At the end of an all-day sentencing hearing in U.S. District Court on Thursday, Judge J. Randal Hall told Dr. Jeffrey Sponseller that what troubled him most about the hours of testimony was the defense’s apparent theme that bad employees and sloppy record-keeping were to blame.
“When it comes to health care fraud, a lot of people look at these types of cases and say, ‘Well, it’s just the government,’ ” Hall said. But it’s a crime against all taxpayers who must pay for care of the elderly and disabled covered by Medicare, Hall said.
Sponseller, 48, pleaded guilty in February to filing false claims. On Thursday, he admitted he defrauded Medicare and other government health care programs from January 2008 through 2010.
The investigation centered on Sponseller’s billing for Eye Care One services for nursing home patients in Georgia.
Because of the amount of fraud – which was the subject of Thursday’s hearing – Sponseller faced a sentencing range of 33 to 37 months in prison.
Defense attorney Pete Theodocion challenged the government’s calculations that Sponseller defrauded Medicare of more than $441,000.
The Medicare billing code Sponseller used most often was for the most comprehensive exam possible that would be needed for a new and medically complex case, according to testimony from Jean Stone, the director of the Northeast Integrity Field Operations of the Centers for Medicare and Medicaid Services.
When Stone studied case files collected from Sponseller’s office and nursing homes, the documentation was completely inadequate for such billing. In fact, it was so minimal that it wouldn’t qualify for any kind of Medicare payment, she said.
Kim Reinken, an investigator with the U.S. attorney’s office, analyzed Sponseller’s billings and case files, finding that on a single day in July 2009, he billed Medicare for the 45-minute comprehensive exam on 177 patients.

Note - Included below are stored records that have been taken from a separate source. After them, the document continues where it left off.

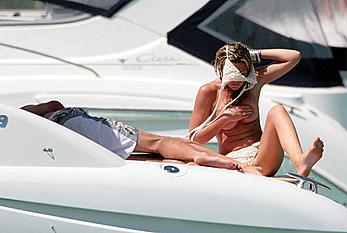 Abigail Clancy caught topless on a yacht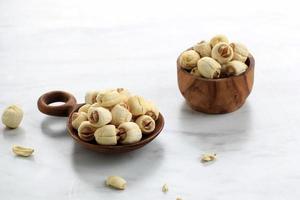 Dried Lotus Seed on Wooden Spoon above White Table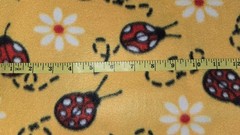 Blizzard Fleece Lady Bugs on Yellow By The Yard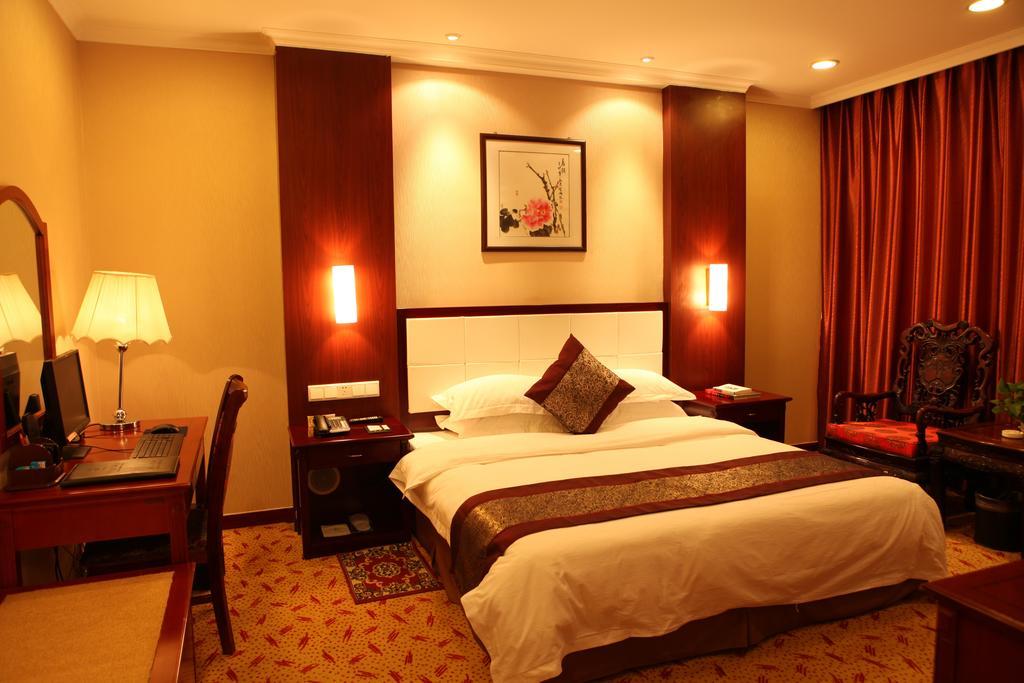 Tianhong Hotel Heze Quarto foto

She also found that Sponseller was the highest recipient of Medicare payments for that billing procedure in the nation. The second-highest recipient billed for less than half of what Sponseller did.
FBI Special Agent Paul Kubala testified that at one nursing home, Sponseller billed for comprehensive exams of 59 patients in about three hours. Four of those patients told the nursing home director that they never saw Sponseller, and another patient didn’t have eyes.

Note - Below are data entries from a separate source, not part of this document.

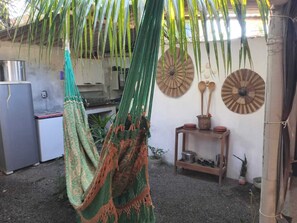 A hammock hanging under a palm tree, a rustic shelf with pots, and a metal water heater. - Casa rústica com todo charme do litoral (Maraú)
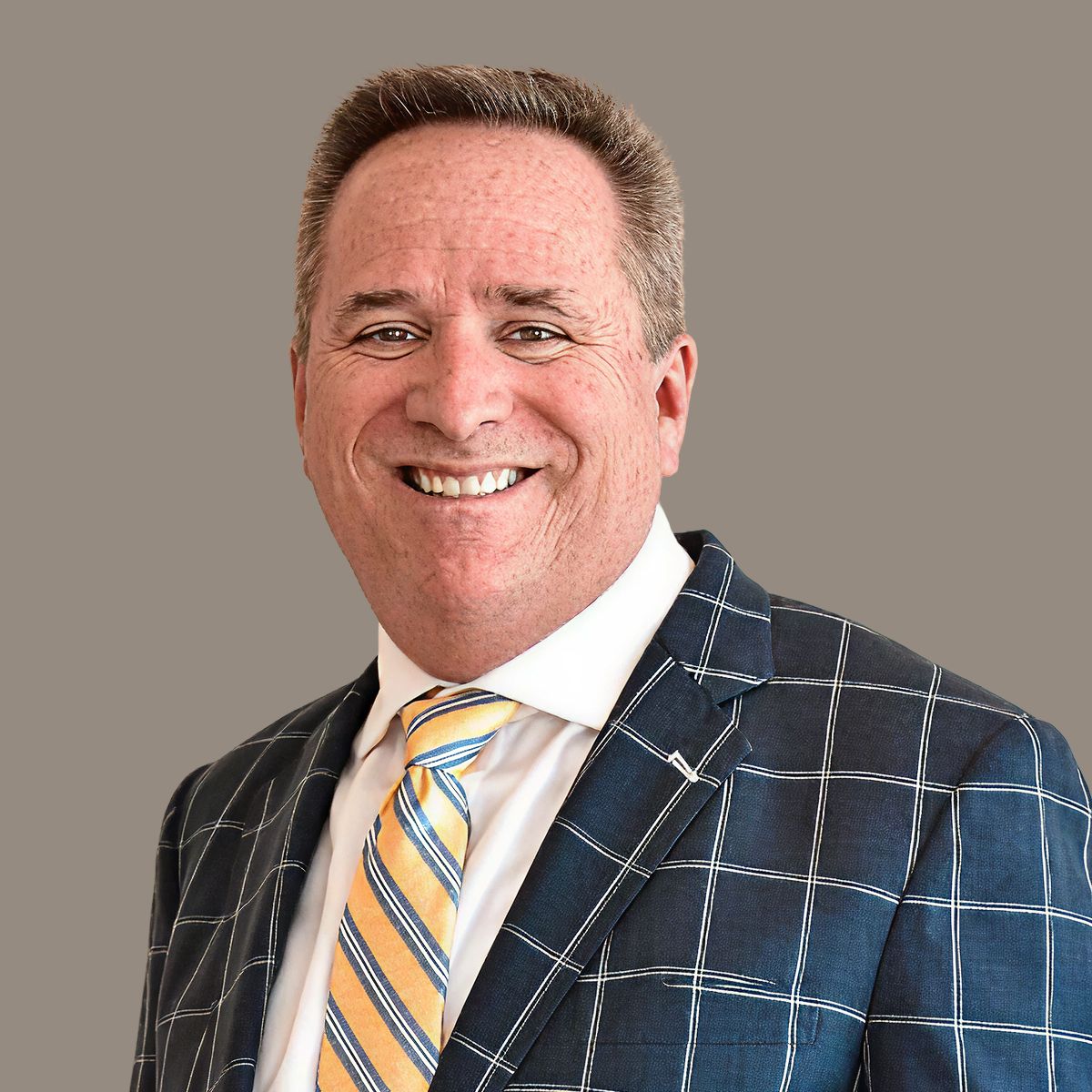 Attorney portrait - male lawyer in plaid blazer and tie, professional headshot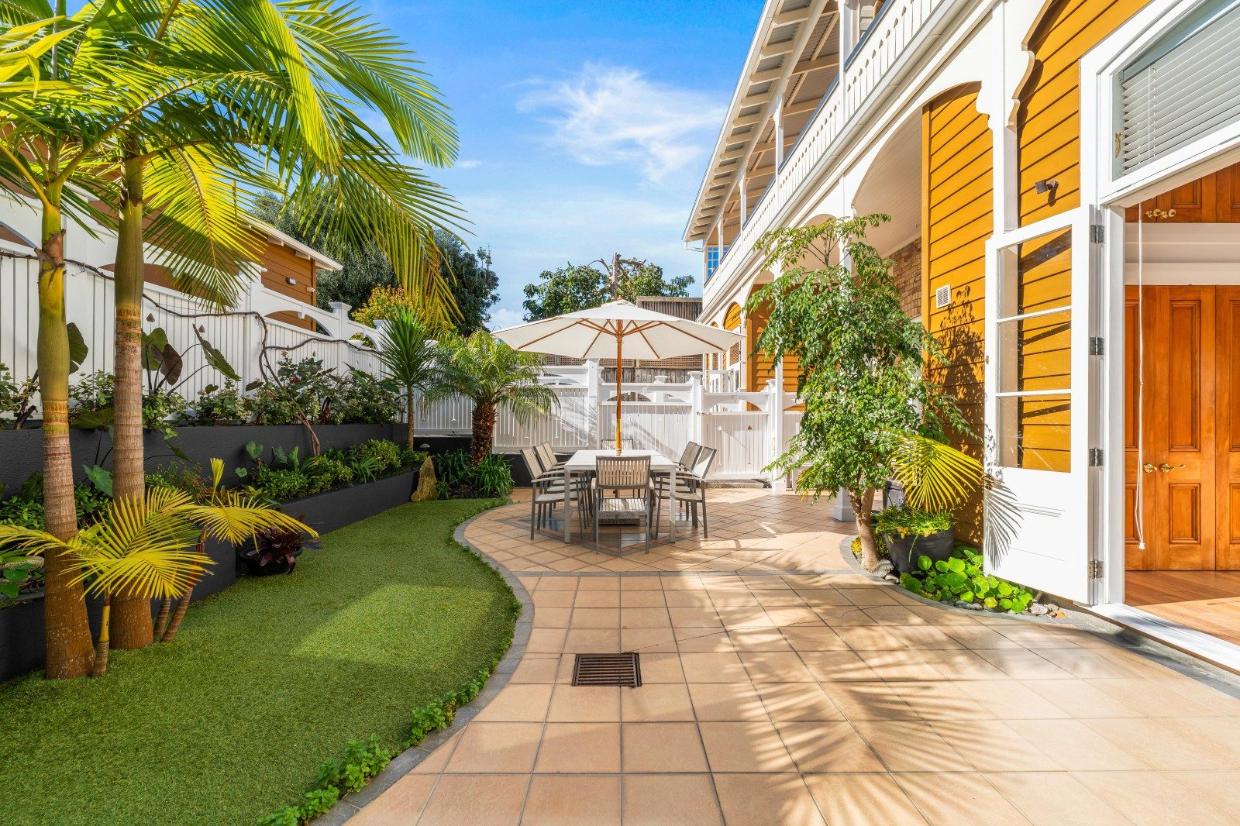 French doors open up the living area and bedrooms to a large, landscaped courtyard on the north side.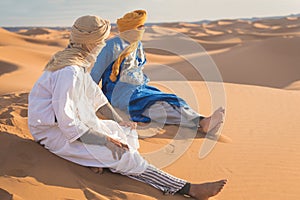 Bedouin nomad, Sahara desert, Morocco. Portrait of a Bedouin nomad with colorful turban and big smile sitting on sand dune.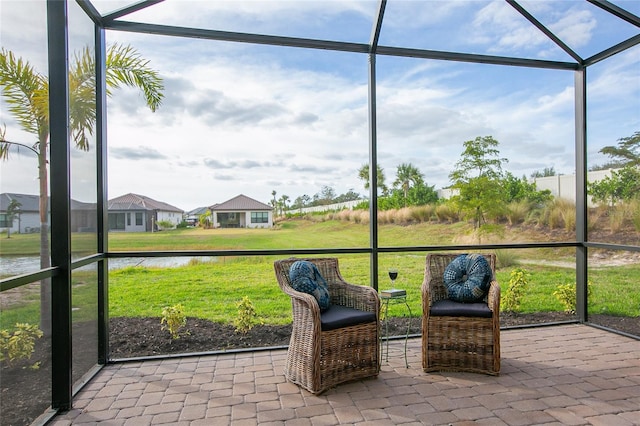 unfurnished sunroom with a water view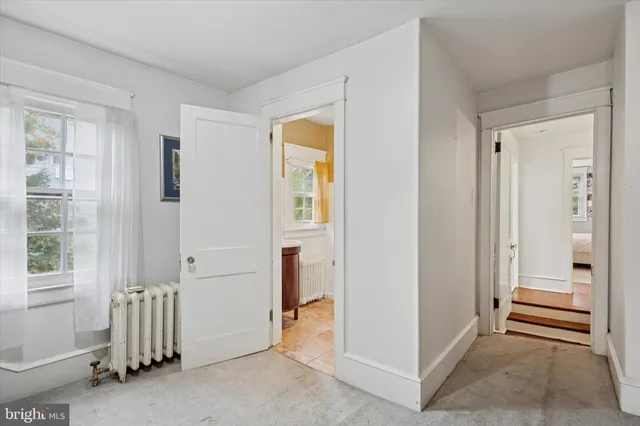 a view of a hallway with closet and a livingroom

An investigator with the Office of Inspector General of Health and Human Services, David Graupner, testified that in 2007, Sponseller was audited and placed in specialized tutoring for Medicare billing because of questionable billing practices.

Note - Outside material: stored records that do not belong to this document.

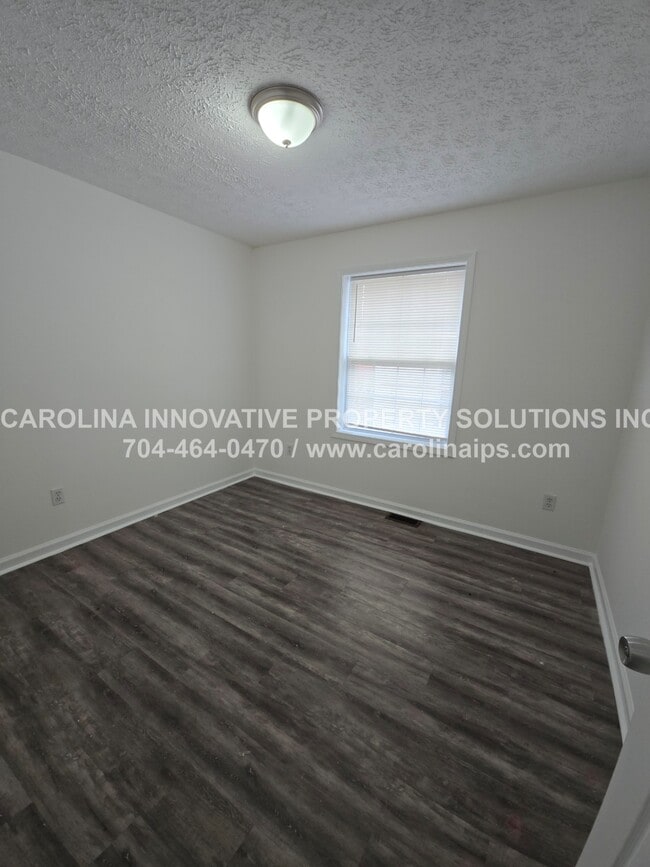 Building Photo - 1409 Tinnin Ave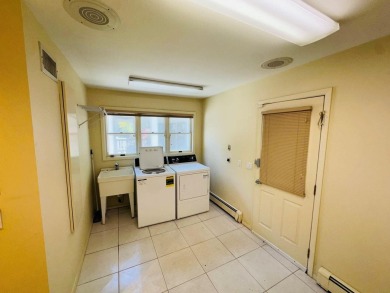Welcome to your dream home in the highly desirable Village of on Port Jefferson Country Club At Harbor Hills in New York - for sale on GolfHomes.com, golf home, golf lot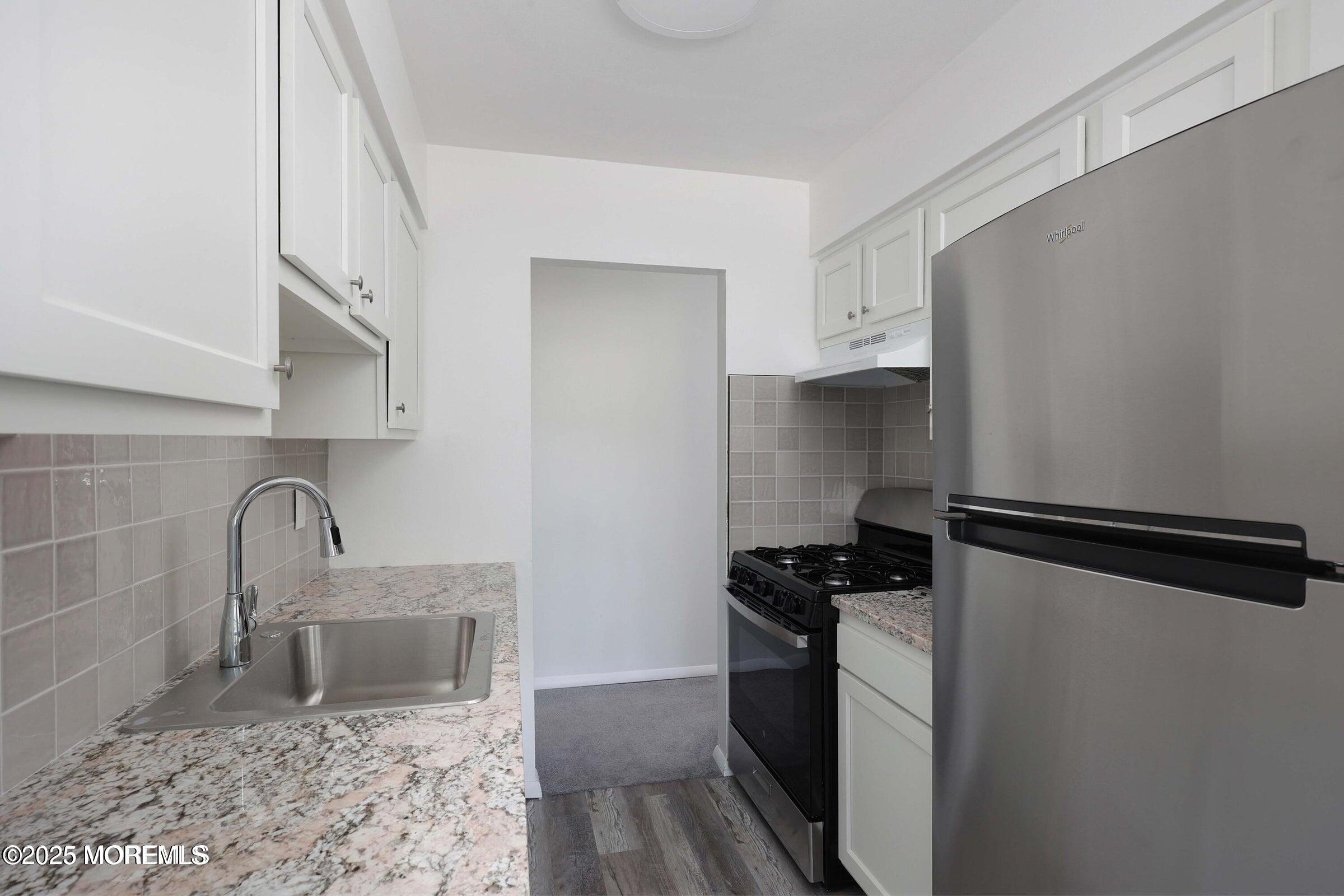 26 Windsor Terrace, Unit G Freehold, NJ 07728 - Photo 5 of 15 a kitchen with a refrigerator and a sink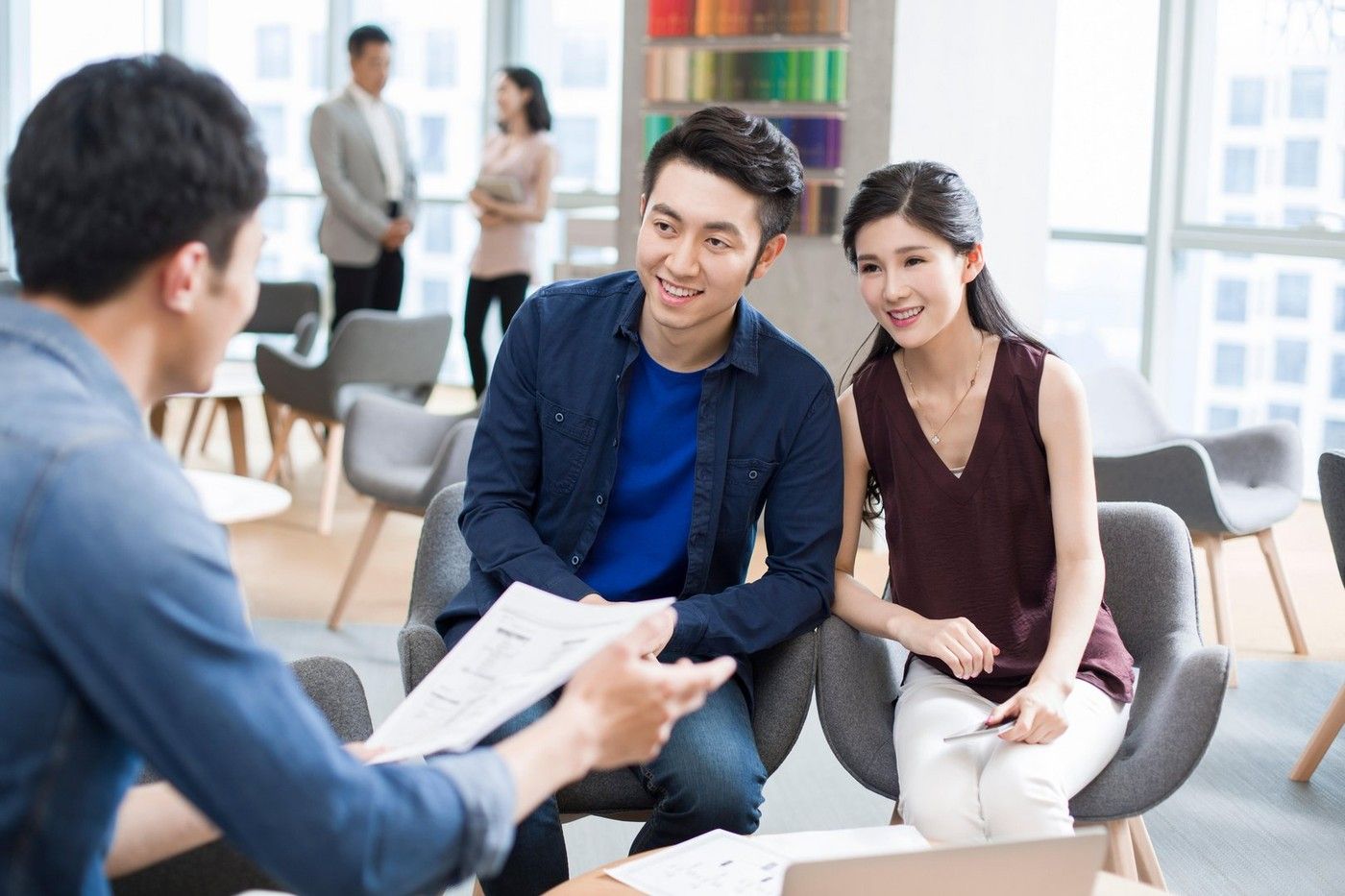 Chinese business people talking in meeting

In 2009 and 2010, one of the billing codes Sponseller used was for a specialized photograph. No such photographs were found in any of his patient records, Graupner testified.
Assistant U.S. Attorney David Stewart argued that the nearly half-million dollars in restitution was a reasonable request. The government wasn’t seeking repayment of more than $1 million paid to Sponseller over the two-year period in question.
In the end, the judge sided with the prosecution. A telling factor for Hall was that while Sponseller was billing for a procedure required for a difficult diagnosis or a very ill patient, rarely did he seek payment for follow-up treatment of these patients.